Nevertheless, after a 28-month investigation concluded this past July, the Federal Trade Commission concluded that what Johnson had accomplished was not nearly enough. While not opining on whether the company was a pyramid scheme, the commission did accuse Herbalife of still using illegally deceptive business pitches—misleading prospective distributors into believing they could quit their jobs and become wealthy—when in fact the chances of doing so were vanishingly slim. (Herbalife’s own disclosures show that in 2014, for instance, even the minority of distributors who succeeded in creating “downlines” still only received average gross compensation from the company of $300 per year.)

Under the terms of the settlement, Herbalife neither admitted nor denied the FTC’s allegations.

Whatever one thinks of the morality of Herbalife’s business model—before or after the settlement—Johnson’s charisma and rapport with a wide range of people was vital to performing some of the unusual tasks that an Herbalife CEO is called upon to perform.

The company, for instance, holds more than a dozen “extravaganzas” across the world each year—large, emotional gatherings of distributors held in cavernous venues like sports arenas and convention centers.
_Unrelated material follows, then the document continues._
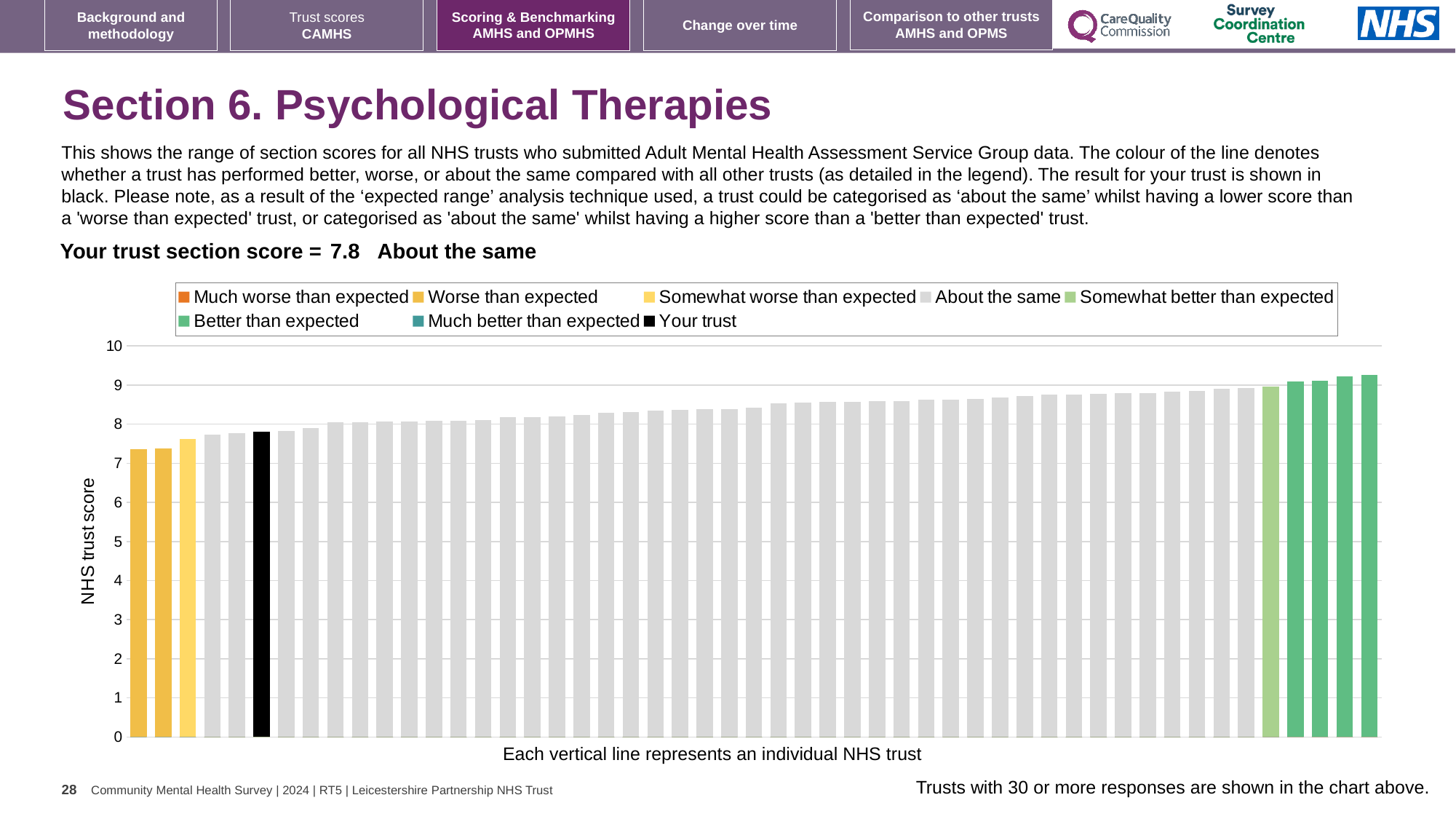
What is the label of the vertical axis? NHS trust score Which legend category does the tallest bar belong to? Better than expected How many bars are coloured as 'Better than expected'? 4 Is the value for your trust greater or less than 7? greater Is the value of the tallest bar greater or less than 9? greater How many entries does the chart legend list? 8 Which performance category is your trust placed in for this section? About the same What kind of chart is shown on the slide? bar chart Which legend category does the shortest bar belong to? Worse than expected What is the section score for your trust? 7.8 Is the value of the shortest bar greater or less than 8? less Do the bar values rise or fall from left to right along the x axis? rise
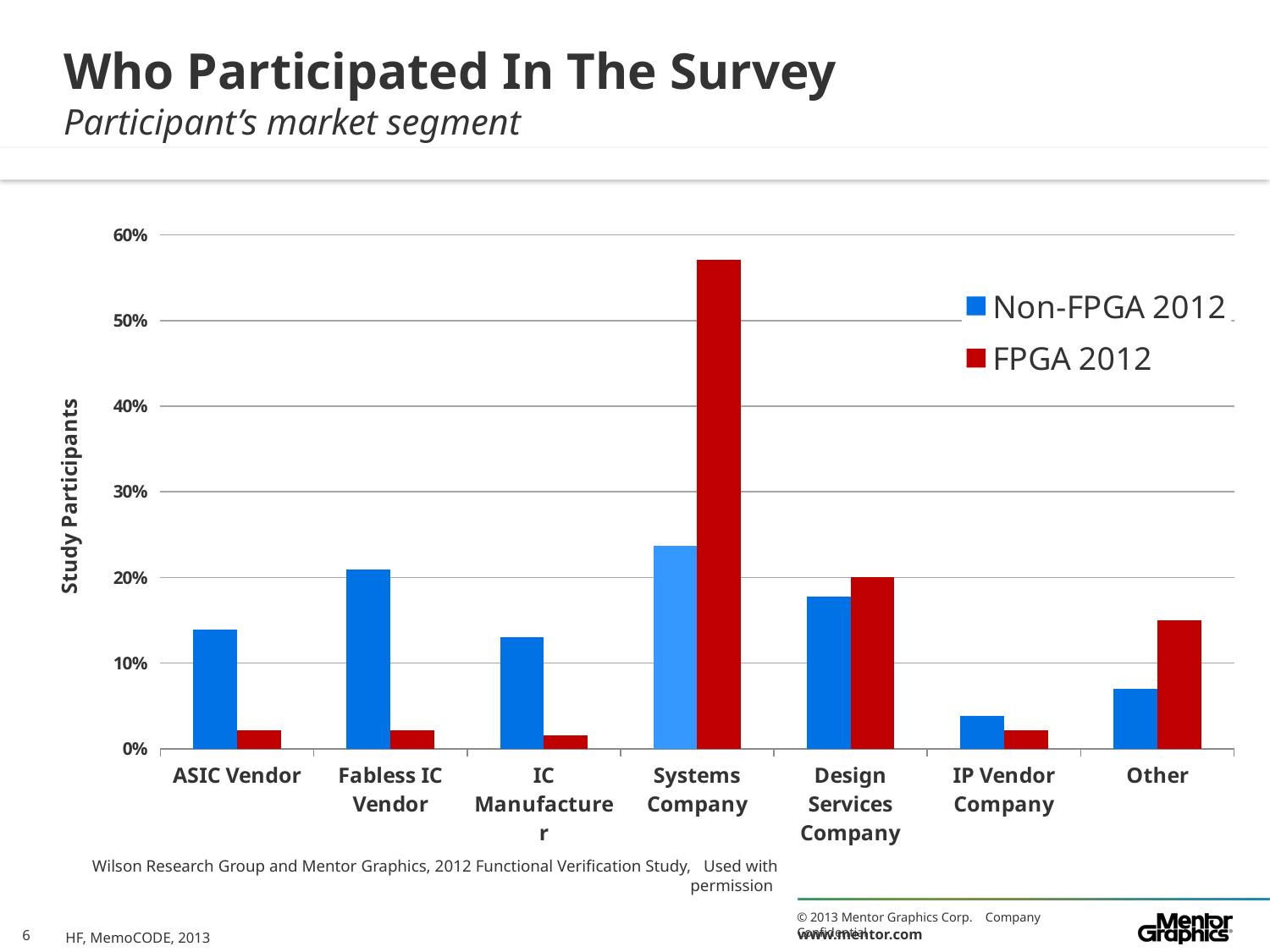
Is the FPGA 2012 value for ASIC Vendor greater or less than 10%? less Is the FPGA 2012 value for Systems Company greater or less than 50%? greater For Systems Company, which series has the larger value, Non-FPGA 2012 or FPGA 2012? FPGA 2012 How many market segment categories are shown on the x axis? 7 How many series does the legend list? 2 Which category has the highest value for the Non-FPGA 2012 series? Systems Company For Fabless IC Vendor, which series has the larger value, Non-FPGA 2012 or FPGA 2012? Non-FPGA 2012 Which category has the highest value for the FPGA 2012 series? Systems Company What kind of chart is shown on the slide? bar chart Which category has the lowest value for the Non-FPGA 2012 series? IP Vendor Company What is the title of the vertical axis? Study Participants Is the Non-FPGA 2012 value for ASIC Vendor greater or less than 10%? greater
Here top company officials and distributors rev up enthusiasm, shore up morale, and exhort distributors to achieve greater levels of performance. (Critics say that these rallies are designed to whip distributors into an frenzy in which they suspend judgment and fall prey to the irrational belief that they will become wealthy, despite the overwhelming odds that they will either earn a pittance, or lose money.)

I attended an extravaganza in St. Louis in July 2015. There, Johnson and other top officials and distributors strode on stage to throbbing rock music, where they were strafed by multiple roving spotlights. Before speaking, they knelt down and signed autographs for star-struck distributors who thronged the lip of the stage.

In St. Louis Johnson delivered, without notes, an emotional speech that lasted more than 90 minutes. Afterward he met with several high-producing young distributors, one at a time, in a private room. They were enthusiastic entrepreneurs from diverse socioeconomic backgrounds and far-flung geographic regions. Some were college educated and some were not, and they ranged from their early 20s to their mid-30s. Johnson would ask: How can we help you? What do you need from us? What products are selling? What aren’t? What’s working? What isn’t?

He spoke to them as equals and as business partners, and—incredibly, given their different stations in life—they felt comfortable responding in the same way. His rapport with them was visceral and genuine, and his enthusiasm was infectious.

I’ve met Rich Goudis, and liked him. I have no trouble believing those who assure me that he was a top-notch CFO and, later, COO at Herbalife. But I’m having trouble picturing him mixing it up with the rank and file the way Johnson could.

Herbalife has a lot of challenges in the years ahead. First, it has to cope with the significant new structural changes it agreed to implement in the FTC settlement. Second, it will have to entice new prospective distributors with business pitches that don’t overstate their slim chances for substantial success. Third, it will have to do both of the first two things under the watchful eye of an independent auditor—also agreed to in the deal—who can take disputes to a federal judge if he thinks the company isn’t living up to its promises.

And now Herbalife executives, employees, and distributors will have to surmount all these challenges without the leader whose charisma and vision inspired so many of them to join company in the first place.